La sociedad peruana con justificada razón se horroriza ante las violaciones de niños y exige la máxima sanción a los perpetradores por el consecuente daño físico y psicológico. Sin embargo, hay profundos y duraderos daños psicológicos con significativa capacidad de afectar permanentemente la salud mental de los niños que se permiten impunemente a diario en las escuelas, que no se aquilatan con similar dramatismo.
Cientos de miles de niños peruanos son obligados por la Constitución a asistir a la escuela, donde la promesa de garantizar una educación de calidad en los hechos constituye una estafa cotidiana para la mayoría. En esos centros de reclusión, a juzgar de cualquier evaluación nacional o internacional que se quiera utilizar, se observa que buena parte de los alumnos son alimentados con mensajes de fracaso, incapacidad, golpes a la autoestima que les crean obstáculos para su desarrollo pleno dejando huellas negativas para toda la vida.
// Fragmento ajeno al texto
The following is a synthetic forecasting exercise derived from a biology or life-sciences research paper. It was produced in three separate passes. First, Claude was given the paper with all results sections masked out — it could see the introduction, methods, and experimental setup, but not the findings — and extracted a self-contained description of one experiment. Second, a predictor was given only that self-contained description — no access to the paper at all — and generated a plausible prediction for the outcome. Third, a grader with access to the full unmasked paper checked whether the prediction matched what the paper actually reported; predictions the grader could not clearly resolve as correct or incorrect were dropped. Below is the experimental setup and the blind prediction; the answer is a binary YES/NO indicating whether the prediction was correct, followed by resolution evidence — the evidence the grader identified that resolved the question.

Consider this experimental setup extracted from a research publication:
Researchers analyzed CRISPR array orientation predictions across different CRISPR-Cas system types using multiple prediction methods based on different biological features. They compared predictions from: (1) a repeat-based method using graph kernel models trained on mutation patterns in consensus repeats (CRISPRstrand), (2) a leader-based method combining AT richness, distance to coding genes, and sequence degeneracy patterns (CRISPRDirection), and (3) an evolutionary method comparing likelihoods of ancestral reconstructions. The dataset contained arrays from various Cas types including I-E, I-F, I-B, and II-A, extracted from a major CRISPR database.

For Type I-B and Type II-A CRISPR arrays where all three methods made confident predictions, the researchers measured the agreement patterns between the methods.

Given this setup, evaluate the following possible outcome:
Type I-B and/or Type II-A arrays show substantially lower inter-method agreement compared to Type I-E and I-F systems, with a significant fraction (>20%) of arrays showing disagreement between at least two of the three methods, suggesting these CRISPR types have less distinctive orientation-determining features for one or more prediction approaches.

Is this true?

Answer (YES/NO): YES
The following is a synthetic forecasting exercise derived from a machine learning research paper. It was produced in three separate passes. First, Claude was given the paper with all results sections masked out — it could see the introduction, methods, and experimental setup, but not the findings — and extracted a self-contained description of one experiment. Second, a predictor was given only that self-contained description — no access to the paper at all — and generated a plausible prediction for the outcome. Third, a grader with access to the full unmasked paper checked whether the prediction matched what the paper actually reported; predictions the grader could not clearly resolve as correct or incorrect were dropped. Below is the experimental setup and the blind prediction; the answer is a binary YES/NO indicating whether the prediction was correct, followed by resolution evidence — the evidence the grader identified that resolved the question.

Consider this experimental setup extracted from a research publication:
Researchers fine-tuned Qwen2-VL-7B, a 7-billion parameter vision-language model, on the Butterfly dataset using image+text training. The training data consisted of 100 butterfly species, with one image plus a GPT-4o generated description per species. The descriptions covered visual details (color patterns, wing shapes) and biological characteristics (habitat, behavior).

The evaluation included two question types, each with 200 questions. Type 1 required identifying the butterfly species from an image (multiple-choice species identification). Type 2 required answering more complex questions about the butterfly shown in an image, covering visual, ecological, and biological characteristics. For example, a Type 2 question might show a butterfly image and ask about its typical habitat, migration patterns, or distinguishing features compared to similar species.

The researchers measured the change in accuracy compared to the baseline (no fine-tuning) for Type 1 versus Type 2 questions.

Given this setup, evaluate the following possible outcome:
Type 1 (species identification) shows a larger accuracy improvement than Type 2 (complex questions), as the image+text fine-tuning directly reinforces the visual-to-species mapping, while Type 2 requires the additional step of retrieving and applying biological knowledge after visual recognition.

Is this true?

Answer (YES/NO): YES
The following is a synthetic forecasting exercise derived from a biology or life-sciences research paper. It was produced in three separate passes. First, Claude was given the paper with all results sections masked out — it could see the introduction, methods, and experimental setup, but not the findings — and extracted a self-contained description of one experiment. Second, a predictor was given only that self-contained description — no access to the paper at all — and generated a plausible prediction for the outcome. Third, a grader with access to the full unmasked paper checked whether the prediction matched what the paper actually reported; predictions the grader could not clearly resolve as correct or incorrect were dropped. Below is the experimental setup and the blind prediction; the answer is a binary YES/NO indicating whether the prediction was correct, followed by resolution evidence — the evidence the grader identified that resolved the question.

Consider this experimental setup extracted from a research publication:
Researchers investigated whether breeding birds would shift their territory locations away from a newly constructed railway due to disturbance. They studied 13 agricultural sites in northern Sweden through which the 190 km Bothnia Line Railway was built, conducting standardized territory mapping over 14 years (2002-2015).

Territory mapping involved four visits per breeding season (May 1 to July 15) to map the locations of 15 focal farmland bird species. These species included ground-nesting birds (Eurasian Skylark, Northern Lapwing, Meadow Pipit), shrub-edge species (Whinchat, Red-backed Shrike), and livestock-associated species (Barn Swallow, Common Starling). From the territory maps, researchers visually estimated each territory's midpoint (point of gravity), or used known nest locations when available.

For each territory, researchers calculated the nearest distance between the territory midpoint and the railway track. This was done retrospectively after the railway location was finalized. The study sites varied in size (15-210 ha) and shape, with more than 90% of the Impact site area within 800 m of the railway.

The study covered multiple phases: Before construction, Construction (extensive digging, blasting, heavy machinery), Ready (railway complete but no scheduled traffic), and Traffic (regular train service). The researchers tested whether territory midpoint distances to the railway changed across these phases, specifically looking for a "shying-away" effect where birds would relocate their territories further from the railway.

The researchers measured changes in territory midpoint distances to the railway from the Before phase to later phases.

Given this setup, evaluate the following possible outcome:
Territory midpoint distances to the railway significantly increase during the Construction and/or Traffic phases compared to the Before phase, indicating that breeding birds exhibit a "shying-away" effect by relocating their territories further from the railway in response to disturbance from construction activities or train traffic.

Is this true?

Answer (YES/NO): NO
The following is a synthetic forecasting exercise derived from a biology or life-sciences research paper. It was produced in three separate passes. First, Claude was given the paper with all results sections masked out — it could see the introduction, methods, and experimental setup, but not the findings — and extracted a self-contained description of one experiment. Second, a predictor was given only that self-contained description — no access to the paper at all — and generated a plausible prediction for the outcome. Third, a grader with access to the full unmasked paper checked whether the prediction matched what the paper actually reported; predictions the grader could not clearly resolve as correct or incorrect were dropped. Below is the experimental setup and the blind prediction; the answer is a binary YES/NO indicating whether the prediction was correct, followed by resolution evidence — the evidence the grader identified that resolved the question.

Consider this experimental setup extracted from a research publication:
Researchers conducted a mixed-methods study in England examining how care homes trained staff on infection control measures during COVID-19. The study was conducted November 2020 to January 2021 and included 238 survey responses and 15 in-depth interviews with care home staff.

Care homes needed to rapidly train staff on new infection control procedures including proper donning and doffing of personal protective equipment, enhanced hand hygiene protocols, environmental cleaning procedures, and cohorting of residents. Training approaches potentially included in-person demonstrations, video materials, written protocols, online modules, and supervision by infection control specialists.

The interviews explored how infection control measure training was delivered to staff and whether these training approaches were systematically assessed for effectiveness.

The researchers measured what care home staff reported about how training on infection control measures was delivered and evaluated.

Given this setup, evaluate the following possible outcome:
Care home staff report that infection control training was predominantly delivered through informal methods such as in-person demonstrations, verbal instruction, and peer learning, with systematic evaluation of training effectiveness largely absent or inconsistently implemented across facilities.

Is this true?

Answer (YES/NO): YES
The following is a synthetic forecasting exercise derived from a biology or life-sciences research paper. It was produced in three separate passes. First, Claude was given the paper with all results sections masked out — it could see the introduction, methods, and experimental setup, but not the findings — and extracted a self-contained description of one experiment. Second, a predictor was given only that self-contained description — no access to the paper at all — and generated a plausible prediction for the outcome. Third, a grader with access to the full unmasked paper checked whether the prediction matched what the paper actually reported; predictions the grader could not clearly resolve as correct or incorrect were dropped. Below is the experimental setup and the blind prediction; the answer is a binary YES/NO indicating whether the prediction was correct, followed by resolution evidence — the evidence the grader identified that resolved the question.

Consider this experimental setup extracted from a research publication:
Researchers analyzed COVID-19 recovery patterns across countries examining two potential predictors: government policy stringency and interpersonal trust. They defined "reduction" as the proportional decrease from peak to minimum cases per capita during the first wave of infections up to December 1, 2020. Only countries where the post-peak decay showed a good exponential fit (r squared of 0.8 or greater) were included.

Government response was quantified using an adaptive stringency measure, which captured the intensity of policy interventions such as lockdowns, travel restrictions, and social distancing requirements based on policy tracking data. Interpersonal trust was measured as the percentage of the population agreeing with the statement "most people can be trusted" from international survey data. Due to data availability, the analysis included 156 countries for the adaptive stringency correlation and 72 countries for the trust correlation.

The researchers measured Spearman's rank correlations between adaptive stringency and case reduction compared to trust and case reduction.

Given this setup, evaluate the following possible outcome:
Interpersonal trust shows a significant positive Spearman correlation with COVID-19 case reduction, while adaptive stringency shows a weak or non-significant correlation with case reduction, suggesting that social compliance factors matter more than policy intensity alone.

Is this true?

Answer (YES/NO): NO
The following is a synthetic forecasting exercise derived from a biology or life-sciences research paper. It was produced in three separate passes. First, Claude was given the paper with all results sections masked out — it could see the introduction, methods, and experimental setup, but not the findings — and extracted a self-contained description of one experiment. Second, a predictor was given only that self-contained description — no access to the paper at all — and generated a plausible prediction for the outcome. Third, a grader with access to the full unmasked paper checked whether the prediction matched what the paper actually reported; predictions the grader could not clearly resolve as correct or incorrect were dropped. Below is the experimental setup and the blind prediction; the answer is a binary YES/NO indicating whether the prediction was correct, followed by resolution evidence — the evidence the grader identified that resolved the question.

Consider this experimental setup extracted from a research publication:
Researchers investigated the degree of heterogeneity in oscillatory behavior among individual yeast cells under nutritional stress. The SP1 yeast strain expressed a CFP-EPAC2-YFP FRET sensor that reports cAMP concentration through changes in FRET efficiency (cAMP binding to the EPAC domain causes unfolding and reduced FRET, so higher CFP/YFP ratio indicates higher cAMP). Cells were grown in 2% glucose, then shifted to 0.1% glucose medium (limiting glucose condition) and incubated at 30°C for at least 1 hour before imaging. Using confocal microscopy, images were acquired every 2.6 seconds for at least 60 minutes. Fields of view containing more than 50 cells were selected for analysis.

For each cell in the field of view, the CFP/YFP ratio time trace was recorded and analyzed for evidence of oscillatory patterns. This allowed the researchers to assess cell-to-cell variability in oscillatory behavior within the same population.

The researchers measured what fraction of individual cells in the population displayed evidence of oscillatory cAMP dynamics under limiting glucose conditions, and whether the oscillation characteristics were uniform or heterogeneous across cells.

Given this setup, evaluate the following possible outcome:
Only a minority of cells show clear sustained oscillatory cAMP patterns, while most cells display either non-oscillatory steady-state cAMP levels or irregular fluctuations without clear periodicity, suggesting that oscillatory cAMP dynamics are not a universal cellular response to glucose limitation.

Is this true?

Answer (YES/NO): YES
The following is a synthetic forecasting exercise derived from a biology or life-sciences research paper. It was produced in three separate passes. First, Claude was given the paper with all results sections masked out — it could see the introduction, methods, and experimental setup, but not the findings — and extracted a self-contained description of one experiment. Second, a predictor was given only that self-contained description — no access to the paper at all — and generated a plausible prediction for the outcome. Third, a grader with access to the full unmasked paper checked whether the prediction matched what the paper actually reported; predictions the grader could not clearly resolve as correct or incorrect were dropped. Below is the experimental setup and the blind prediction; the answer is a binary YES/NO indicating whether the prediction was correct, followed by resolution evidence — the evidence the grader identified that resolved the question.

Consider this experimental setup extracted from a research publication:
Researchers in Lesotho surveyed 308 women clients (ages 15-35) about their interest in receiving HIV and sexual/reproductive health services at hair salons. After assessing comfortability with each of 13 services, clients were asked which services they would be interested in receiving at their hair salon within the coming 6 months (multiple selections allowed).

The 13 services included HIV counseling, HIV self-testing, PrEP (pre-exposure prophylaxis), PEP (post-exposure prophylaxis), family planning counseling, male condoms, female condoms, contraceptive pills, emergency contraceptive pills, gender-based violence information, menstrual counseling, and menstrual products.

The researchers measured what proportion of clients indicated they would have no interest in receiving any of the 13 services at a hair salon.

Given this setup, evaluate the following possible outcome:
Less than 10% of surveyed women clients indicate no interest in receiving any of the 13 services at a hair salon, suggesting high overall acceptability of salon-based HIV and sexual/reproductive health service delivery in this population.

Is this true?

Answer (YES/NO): YES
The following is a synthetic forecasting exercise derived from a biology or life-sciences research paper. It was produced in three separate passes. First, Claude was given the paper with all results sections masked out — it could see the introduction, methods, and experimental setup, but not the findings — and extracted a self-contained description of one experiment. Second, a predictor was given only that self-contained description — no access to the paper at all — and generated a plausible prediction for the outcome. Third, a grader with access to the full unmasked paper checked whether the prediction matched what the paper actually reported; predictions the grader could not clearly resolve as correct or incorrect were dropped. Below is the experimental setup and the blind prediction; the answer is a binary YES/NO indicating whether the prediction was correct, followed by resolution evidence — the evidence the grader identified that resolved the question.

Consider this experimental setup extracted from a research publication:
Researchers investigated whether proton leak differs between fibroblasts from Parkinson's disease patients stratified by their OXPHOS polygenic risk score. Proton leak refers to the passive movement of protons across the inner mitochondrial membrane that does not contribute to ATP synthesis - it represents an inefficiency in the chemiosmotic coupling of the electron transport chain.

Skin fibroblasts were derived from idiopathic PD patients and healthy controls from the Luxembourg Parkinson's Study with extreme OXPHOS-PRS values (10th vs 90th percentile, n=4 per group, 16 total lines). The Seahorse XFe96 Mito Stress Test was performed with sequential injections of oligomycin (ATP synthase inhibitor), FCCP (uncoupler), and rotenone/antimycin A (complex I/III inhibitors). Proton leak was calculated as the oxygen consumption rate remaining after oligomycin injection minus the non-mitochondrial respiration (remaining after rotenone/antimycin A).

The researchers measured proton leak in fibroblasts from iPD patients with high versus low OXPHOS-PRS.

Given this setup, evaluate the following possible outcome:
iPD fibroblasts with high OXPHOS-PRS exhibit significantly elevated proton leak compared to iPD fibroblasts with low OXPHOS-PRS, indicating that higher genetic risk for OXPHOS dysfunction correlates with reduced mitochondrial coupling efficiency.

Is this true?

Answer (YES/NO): YES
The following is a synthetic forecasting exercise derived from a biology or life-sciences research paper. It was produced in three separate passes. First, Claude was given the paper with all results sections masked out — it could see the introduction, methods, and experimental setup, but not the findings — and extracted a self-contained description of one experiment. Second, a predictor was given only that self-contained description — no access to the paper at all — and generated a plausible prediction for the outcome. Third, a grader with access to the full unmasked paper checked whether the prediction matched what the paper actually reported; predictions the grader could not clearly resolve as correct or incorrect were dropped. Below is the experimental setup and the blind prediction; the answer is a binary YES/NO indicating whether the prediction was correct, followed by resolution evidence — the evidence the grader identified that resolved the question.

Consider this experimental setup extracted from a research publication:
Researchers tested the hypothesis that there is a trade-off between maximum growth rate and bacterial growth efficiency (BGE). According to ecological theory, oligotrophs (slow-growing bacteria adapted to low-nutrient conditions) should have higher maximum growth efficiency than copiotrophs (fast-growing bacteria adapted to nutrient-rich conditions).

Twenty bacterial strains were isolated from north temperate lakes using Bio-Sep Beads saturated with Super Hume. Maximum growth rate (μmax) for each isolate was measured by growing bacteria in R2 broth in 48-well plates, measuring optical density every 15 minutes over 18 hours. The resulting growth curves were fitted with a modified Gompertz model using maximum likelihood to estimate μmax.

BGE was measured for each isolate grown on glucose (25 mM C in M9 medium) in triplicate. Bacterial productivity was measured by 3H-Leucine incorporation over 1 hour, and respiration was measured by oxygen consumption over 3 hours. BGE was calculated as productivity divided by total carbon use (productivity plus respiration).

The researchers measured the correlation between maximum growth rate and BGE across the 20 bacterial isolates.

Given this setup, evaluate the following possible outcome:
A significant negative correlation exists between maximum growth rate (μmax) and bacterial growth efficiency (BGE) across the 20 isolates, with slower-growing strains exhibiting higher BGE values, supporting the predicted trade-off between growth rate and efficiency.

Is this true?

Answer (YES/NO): NO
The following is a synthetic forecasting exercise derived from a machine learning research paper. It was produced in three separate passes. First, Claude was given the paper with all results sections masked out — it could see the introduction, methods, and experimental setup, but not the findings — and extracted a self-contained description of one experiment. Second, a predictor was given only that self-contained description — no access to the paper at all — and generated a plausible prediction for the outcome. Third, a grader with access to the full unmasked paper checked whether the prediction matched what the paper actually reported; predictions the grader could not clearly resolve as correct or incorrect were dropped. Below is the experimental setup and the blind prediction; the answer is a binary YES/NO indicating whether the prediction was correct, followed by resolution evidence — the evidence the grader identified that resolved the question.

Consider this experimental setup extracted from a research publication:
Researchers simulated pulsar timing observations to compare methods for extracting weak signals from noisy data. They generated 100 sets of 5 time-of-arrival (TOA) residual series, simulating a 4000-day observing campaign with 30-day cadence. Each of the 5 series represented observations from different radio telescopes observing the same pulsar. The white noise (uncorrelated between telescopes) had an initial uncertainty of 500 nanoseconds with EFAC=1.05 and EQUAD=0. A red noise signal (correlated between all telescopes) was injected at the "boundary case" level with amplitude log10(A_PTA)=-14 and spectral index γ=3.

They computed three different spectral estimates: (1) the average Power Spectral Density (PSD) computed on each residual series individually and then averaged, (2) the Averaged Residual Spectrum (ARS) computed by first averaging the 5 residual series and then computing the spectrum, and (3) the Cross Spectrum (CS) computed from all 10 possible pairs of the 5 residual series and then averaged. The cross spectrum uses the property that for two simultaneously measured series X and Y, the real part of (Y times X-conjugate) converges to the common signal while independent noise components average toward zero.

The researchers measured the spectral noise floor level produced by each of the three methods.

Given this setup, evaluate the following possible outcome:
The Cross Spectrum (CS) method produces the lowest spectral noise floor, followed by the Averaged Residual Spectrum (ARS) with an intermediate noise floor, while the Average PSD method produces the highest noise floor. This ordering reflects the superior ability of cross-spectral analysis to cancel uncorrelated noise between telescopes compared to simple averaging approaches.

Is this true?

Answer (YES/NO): YES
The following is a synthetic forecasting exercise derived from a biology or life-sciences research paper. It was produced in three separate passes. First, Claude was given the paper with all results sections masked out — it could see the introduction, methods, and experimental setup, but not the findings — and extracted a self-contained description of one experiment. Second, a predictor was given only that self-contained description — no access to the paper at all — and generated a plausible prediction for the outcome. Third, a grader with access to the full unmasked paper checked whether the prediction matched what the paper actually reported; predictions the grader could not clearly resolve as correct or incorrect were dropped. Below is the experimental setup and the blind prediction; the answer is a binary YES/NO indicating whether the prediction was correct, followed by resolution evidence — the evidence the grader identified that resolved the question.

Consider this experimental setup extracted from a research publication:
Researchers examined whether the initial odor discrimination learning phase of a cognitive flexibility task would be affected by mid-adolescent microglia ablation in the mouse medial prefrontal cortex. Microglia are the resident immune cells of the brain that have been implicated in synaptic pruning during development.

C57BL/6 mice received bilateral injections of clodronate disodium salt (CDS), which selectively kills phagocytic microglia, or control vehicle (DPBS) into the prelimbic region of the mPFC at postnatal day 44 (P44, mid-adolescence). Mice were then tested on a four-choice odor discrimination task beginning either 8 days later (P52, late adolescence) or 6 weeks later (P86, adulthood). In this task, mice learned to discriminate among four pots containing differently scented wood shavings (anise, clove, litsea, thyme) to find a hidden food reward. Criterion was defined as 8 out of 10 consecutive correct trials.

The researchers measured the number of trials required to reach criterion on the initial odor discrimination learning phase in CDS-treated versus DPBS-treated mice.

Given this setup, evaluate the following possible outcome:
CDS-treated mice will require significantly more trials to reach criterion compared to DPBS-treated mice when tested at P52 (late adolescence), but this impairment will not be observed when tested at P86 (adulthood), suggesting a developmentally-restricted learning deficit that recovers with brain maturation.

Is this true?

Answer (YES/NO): NO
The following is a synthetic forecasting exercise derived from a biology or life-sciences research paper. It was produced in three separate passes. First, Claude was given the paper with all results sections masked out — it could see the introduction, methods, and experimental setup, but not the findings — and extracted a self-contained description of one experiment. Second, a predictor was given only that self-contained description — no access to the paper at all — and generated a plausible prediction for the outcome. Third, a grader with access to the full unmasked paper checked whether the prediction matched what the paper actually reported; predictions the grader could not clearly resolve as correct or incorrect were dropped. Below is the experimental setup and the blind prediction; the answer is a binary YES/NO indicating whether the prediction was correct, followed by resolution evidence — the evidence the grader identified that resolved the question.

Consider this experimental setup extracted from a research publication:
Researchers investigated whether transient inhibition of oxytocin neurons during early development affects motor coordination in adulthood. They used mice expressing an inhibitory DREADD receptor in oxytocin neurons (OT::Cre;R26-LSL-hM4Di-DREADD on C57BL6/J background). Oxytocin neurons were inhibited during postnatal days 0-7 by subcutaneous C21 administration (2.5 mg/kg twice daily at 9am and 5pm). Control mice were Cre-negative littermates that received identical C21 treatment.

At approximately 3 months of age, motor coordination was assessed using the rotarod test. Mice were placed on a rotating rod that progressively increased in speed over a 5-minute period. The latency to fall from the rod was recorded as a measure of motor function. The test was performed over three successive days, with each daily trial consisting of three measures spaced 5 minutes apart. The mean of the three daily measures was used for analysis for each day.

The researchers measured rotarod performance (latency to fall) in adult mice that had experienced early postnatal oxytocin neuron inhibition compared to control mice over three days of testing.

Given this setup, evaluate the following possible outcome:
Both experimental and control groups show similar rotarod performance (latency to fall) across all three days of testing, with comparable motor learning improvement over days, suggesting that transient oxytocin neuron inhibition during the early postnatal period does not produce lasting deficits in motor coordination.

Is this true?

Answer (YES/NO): YES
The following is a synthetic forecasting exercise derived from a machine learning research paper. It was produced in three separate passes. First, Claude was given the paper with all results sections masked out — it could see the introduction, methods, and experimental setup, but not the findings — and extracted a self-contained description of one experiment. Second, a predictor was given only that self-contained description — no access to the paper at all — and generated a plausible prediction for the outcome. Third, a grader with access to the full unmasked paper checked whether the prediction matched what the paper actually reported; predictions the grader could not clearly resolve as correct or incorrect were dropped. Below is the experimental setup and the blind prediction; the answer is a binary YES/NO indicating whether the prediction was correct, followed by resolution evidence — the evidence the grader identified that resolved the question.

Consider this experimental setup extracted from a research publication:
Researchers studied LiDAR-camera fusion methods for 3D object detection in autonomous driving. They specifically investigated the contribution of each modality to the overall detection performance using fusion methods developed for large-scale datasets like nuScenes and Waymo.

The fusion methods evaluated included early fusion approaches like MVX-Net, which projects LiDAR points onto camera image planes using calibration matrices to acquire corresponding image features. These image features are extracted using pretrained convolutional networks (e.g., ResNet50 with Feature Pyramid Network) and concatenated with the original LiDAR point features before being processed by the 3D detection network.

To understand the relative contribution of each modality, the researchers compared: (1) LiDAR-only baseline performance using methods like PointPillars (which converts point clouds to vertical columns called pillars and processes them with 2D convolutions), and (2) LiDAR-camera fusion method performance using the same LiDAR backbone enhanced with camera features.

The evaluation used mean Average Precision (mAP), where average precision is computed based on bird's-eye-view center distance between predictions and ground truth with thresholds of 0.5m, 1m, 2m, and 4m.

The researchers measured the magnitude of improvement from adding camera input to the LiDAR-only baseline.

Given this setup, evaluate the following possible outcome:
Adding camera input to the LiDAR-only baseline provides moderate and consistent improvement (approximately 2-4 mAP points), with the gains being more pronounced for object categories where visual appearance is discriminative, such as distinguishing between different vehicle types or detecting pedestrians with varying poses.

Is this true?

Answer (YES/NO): NO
Algunos se vuelven transgresores como producto del ambiente patológico de la propia escuela y la manera como esta demanda esclavitud a los designios de los programas, profesores y exámenes, y someterse al estrés social y a rutinas que violentan la dignidad de su inteligencia y capacidad creativa.
Jaime Saavedra hizo un buen trabajo para crear contextos políticos y económicos favorables a asumir la prioridad de la educación. Lo que sigue ahora es el replanteamiento pedagógico y curricular que valore y facilite la innovación, lo que significaría una disrupción con las estrategias del pasado que ya evidenciaron no dar para más.